Health insurance in the workplace won't go away because of the Patient Protection and Affordable Care Act. But it will be different.
That's the latest word from roughly 1,000 employers surveyed by the International Foundation of Employee Benefit Plans. Though the new report found that employers are concerned about cost increases to health benefits next year as a result of reform, virtually all employers intend to keep their coverage for full-time workers.
The majority of employers (69 percent) say they will "definitely" continue to provide employer-sponsored health care when health exchanges come online in 2014 — a 23 point increase from 2012.
Another quarter of respondents (25 percent) said they are "very likely" to continue their employer-sponsored coverage. The findings are a follow-up from preliminary results of the study released last month.

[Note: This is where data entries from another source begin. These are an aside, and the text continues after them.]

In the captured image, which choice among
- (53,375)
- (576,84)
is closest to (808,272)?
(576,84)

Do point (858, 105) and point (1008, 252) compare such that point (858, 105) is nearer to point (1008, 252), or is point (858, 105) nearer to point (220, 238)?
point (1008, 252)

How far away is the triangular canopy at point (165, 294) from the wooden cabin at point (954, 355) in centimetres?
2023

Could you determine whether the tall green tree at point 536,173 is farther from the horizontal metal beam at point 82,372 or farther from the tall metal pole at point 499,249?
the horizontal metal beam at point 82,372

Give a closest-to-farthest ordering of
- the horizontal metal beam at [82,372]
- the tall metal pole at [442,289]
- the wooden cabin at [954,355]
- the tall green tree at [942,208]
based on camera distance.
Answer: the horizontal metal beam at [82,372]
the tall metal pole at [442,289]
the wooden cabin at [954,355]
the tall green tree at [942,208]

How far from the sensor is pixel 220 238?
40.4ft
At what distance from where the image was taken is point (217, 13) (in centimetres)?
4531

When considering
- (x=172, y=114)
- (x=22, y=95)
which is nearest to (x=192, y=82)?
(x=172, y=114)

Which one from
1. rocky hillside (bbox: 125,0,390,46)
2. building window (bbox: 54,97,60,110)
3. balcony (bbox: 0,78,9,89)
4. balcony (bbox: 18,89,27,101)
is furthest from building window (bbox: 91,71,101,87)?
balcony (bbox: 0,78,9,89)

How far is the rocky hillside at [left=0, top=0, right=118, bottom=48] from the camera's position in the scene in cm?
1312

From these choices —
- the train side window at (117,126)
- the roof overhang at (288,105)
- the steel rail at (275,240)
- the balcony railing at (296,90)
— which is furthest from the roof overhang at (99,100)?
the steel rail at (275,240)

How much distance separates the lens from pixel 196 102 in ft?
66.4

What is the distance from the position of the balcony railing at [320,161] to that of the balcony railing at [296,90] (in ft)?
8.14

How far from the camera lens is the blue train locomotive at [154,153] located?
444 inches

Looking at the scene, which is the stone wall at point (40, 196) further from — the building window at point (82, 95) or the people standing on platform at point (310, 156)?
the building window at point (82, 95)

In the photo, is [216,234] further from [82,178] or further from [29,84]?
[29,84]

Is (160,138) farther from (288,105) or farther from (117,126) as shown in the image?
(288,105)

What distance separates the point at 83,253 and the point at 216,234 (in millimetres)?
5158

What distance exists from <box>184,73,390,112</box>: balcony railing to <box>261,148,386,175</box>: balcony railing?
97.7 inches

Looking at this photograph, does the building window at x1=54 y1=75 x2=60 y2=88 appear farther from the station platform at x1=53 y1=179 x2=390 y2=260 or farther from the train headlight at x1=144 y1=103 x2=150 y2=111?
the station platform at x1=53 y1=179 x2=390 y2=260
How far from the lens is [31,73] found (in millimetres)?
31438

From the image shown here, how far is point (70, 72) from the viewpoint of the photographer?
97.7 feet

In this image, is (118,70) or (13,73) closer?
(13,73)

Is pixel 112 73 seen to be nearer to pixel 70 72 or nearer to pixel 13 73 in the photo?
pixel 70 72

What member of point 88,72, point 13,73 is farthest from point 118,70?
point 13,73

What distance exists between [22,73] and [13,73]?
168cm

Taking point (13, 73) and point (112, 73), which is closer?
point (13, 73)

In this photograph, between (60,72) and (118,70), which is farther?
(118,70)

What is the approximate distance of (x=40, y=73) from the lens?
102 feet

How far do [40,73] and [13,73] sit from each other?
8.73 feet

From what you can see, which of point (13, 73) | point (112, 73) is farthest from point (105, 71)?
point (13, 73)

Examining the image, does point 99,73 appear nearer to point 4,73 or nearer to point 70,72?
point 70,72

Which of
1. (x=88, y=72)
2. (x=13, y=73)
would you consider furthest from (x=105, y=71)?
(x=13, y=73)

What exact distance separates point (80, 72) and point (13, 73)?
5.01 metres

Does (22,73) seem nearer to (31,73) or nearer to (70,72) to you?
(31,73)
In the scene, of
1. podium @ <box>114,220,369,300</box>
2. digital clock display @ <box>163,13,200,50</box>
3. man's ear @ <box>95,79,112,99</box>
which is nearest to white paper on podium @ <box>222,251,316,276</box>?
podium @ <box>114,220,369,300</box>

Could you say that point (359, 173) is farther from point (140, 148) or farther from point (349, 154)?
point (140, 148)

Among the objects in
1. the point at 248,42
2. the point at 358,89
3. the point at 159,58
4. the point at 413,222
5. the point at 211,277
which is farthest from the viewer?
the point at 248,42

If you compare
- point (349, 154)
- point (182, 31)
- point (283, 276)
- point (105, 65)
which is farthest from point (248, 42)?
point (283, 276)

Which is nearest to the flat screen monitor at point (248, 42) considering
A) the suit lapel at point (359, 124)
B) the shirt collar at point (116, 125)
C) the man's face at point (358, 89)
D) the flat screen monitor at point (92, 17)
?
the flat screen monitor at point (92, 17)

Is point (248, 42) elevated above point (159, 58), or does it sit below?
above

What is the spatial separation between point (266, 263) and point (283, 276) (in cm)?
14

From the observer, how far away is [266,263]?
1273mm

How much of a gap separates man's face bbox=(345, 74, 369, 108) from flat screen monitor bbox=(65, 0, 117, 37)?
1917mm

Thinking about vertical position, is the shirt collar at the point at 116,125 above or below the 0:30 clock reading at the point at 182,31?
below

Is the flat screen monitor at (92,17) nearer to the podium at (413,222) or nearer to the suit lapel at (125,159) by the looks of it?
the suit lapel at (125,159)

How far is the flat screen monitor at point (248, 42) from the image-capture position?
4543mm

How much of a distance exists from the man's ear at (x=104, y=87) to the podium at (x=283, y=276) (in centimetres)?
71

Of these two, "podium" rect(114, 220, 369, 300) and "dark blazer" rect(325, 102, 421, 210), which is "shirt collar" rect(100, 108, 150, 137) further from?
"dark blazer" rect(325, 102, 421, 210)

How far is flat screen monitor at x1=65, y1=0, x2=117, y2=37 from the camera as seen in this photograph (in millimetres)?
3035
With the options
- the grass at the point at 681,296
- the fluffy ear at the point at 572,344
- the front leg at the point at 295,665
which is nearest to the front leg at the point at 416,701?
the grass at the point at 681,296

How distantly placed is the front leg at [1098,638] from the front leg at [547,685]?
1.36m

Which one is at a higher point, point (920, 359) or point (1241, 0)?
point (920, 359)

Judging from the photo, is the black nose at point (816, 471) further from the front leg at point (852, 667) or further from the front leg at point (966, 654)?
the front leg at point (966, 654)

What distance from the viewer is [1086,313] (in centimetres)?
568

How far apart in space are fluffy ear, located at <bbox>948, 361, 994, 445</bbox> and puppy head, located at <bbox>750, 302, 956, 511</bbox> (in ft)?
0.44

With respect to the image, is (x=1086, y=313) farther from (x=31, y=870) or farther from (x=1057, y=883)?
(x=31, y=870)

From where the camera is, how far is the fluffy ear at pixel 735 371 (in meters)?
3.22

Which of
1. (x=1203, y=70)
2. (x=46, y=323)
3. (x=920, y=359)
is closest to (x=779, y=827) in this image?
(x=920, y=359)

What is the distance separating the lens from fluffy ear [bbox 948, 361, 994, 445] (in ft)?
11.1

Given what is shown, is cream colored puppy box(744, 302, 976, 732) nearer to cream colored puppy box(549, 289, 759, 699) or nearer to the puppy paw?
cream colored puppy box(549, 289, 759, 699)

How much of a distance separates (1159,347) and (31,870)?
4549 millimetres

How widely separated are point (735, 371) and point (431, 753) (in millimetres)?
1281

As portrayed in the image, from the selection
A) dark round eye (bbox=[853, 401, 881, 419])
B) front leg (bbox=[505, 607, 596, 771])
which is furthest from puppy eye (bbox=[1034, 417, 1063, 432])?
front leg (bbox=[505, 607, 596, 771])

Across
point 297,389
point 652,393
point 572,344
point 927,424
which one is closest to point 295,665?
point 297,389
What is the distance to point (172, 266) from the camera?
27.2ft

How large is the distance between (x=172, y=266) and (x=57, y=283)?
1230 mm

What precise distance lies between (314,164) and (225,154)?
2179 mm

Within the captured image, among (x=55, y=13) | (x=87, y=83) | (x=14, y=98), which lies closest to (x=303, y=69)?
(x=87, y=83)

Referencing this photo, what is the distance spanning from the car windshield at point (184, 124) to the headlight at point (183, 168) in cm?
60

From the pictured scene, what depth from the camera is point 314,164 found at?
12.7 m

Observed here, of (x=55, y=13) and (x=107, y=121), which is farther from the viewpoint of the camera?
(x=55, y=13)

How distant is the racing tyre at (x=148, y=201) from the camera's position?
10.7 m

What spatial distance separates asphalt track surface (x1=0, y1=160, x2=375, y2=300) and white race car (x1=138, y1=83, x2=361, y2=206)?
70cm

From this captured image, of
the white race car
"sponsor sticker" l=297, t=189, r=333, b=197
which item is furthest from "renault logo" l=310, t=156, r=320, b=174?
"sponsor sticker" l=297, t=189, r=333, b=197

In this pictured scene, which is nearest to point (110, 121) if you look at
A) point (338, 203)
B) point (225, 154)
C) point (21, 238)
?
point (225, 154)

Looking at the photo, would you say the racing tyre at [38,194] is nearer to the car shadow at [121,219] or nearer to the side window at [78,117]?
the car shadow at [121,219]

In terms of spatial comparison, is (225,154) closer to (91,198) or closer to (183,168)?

Opponents of President Obama's PPACA have argued that employers will drop health coverage as an unintended consequence of the law that will negatively affect employees who want to stick with the coverage they know and like.
Estimates have varied widely on just what reform will do to employer-sponsored insurance, with some reports projecting 10-30 percent of employers will drop coverage. But more recent analyses — including from consulting firms Aon Hewitt and Towers Watson — suggested that figures are overblown.
In good news for brokers selling the plans, and employees who depend on them, fewer than 3 percent of companies surveyed reported they were at least somewhat unlikely to continue coverage of full-time employees.
'More changes on the horizon'
More than nine in 10 employers said they are past the "wait and see" stage of planning, and 52 percent have begun to institute changes in their benefits, according to the survey.